* Your goal *
Count the lines in the records below that contain the string "face", treating uppercase and lowercase as different. Reply with that number alone.

* Records for this exercise *
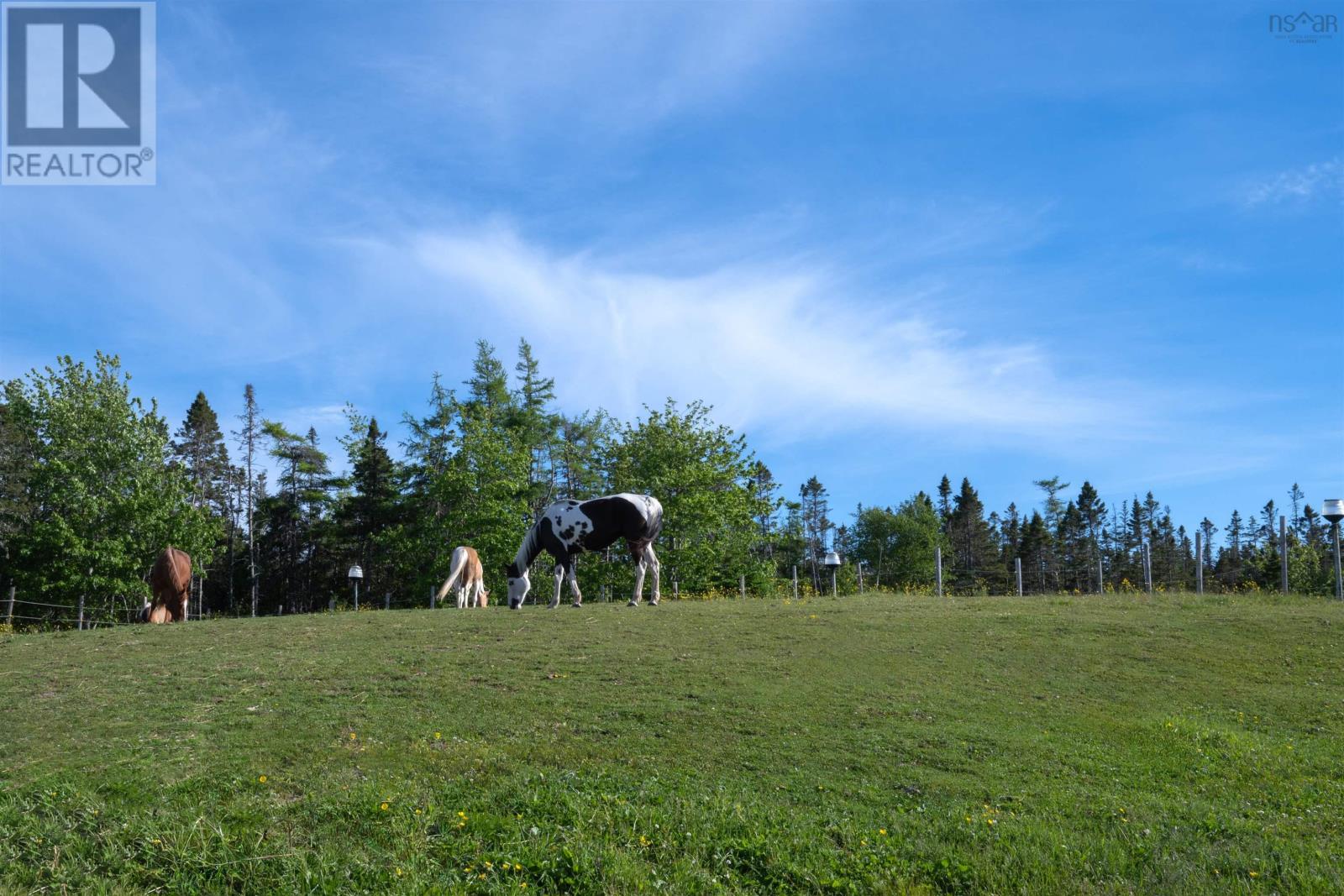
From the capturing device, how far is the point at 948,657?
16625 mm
---
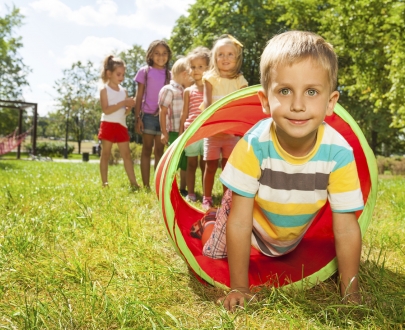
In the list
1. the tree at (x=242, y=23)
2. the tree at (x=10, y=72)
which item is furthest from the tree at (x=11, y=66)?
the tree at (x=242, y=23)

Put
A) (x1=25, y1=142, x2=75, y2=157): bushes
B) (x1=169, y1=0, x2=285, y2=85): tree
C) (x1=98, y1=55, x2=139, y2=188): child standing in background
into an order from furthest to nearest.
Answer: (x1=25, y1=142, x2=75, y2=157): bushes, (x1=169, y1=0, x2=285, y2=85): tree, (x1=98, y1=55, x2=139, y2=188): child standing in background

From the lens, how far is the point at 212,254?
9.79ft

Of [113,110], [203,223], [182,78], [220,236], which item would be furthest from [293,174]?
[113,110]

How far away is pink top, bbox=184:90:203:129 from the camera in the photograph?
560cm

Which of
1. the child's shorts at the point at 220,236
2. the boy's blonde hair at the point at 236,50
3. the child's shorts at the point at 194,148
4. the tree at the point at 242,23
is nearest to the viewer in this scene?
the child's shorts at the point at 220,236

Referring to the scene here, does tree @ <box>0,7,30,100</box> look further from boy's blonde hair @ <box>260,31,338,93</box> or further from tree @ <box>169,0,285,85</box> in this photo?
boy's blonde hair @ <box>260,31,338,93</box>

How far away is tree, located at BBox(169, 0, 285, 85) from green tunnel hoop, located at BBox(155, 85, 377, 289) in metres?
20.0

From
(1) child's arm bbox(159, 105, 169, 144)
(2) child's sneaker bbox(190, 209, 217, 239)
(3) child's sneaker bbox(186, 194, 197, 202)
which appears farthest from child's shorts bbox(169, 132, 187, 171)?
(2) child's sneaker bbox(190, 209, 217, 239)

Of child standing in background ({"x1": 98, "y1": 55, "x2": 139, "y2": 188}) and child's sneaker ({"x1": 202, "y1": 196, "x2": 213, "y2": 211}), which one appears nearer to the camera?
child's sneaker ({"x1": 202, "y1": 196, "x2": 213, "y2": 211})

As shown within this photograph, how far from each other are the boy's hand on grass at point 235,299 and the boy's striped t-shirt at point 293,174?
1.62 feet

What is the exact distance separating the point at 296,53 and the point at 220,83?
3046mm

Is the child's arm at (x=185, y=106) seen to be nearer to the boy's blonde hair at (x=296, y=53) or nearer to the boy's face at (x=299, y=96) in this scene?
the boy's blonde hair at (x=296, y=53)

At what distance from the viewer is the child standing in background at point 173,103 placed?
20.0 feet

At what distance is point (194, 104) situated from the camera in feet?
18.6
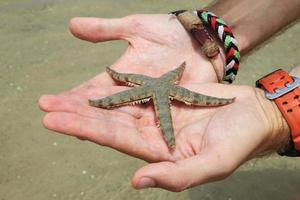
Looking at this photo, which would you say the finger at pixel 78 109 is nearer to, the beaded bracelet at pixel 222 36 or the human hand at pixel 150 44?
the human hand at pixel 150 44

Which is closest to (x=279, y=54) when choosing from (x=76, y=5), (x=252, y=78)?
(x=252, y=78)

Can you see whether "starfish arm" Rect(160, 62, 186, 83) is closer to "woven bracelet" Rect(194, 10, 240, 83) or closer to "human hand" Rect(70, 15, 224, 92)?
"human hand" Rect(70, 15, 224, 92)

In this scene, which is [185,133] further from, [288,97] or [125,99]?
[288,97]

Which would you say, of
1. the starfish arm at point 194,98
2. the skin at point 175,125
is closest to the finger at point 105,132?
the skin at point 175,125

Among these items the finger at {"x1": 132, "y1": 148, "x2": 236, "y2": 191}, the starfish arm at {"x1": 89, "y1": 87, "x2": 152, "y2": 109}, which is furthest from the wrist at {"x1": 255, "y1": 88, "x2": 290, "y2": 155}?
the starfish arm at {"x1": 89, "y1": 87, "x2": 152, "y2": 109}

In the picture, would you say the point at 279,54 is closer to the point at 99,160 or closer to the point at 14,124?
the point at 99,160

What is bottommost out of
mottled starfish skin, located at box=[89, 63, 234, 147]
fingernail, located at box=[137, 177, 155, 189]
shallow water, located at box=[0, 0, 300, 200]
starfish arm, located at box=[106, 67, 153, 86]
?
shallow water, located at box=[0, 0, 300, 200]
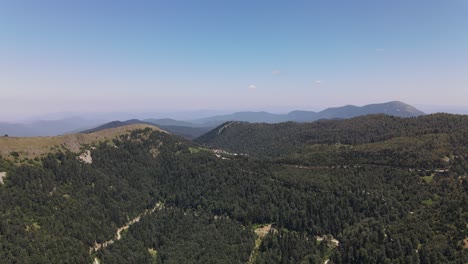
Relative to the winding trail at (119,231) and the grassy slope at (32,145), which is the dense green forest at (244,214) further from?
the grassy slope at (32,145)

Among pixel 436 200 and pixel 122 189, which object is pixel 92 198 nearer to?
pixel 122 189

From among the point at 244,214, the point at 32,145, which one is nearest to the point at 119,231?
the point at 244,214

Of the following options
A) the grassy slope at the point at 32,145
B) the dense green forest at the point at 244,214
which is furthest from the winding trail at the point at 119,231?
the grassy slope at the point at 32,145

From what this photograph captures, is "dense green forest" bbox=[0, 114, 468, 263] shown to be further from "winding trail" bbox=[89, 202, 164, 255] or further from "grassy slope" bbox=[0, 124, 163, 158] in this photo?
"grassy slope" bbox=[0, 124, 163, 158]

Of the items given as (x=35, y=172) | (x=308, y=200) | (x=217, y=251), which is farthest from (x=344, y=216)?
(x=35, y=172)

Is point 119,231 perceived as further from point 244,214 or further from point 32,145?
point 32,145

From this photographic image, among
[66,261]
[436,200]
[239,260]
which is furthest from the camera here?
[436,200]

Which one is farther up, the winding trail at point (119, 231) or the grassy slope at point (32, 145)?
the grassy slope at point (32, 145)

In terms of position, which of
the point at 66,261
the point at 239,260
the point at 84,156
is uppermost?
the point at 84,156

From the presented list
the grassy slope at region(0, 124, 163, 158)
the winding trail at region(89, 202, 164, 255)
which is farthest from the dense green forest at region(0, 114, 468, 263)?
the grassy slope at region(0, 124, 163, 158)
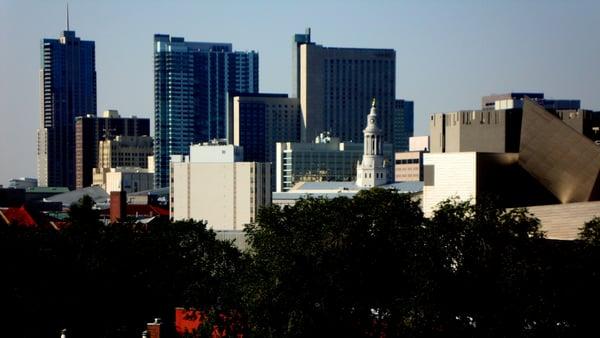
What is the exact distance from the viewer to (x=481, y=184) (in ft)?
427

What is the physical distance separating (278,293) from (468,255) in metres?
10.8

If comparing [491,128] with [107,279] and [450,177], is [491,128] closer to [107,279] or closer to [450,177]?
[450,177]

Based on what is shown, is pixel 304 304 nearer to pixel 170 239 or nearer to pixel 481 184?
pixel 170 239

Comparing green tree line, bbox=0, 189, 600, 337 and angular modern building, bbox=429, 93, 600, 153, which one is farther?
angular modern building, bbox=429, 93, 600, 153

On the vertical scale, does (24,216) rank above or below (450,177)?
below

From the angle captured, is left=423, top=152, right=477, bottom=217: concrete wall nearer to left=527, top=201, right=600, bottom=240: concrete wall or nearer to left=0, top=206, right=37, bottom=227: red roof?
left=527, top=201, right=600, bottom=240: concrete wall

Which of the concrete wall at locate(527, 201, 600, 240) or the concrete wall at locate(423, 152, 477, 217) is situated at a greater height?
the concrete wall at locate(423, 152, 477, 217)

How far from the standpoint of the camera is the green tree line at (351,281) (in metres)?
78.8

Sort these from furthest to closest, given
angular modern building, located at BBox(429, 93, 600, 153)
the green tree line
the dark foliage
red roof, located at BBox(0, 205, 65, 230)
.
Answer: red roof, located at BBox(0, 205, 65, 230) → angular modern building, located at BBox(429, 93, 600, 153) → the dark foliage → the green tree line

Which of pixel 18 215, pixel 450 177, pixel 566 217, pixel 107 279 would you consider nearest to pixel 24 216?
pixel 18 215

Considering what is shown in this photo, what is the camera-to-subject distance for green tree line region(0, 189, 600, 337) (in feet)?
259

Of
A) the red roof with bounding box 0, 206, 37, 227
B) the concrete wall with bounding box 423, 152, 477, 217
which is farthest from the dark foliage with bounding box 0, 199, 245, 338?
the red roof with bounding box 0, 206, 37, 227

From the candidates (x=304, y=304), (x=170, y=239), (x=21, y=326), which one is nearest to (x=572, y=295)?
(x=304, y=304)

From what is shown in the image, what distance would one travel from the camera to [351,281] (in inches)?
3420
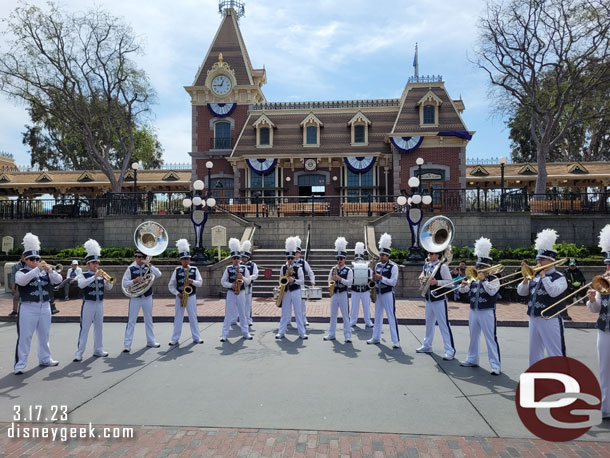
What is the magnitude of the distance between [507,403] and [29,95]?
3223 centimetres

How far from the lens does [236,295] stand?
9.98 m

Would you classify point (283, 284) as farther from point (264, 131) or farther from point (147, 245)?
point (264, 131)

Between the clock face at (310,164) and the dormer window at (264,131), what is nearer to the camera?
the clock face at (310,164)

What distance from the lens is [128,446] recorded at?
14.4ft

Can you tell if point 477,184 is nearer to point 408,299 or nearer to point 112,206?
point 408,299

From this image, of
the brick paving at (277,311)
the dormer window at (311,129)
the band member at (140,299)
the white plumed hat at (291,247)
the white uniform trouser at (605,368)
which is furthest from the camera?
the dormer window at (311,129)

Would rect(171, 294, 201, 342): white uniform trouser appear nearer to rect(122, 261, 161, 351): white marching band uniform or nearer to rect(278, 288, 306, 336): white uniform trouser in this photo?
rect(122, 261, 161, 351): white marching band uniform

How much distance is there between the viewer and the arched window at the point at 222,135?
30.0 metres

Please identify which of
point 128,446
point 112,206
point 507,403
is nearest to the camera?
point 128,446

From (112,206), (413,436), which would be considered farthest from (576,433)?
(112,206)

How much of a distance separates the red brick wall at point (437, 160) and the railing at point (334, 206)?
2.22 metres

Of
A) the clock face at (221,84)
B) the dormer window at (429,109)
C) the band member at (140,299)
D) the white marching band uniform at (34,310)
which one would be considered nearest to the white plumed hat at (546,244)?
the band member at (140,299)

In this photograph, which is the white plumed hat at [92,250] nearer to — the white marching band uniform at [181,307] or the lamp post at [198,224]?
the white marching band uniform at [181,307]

* Solution below *
4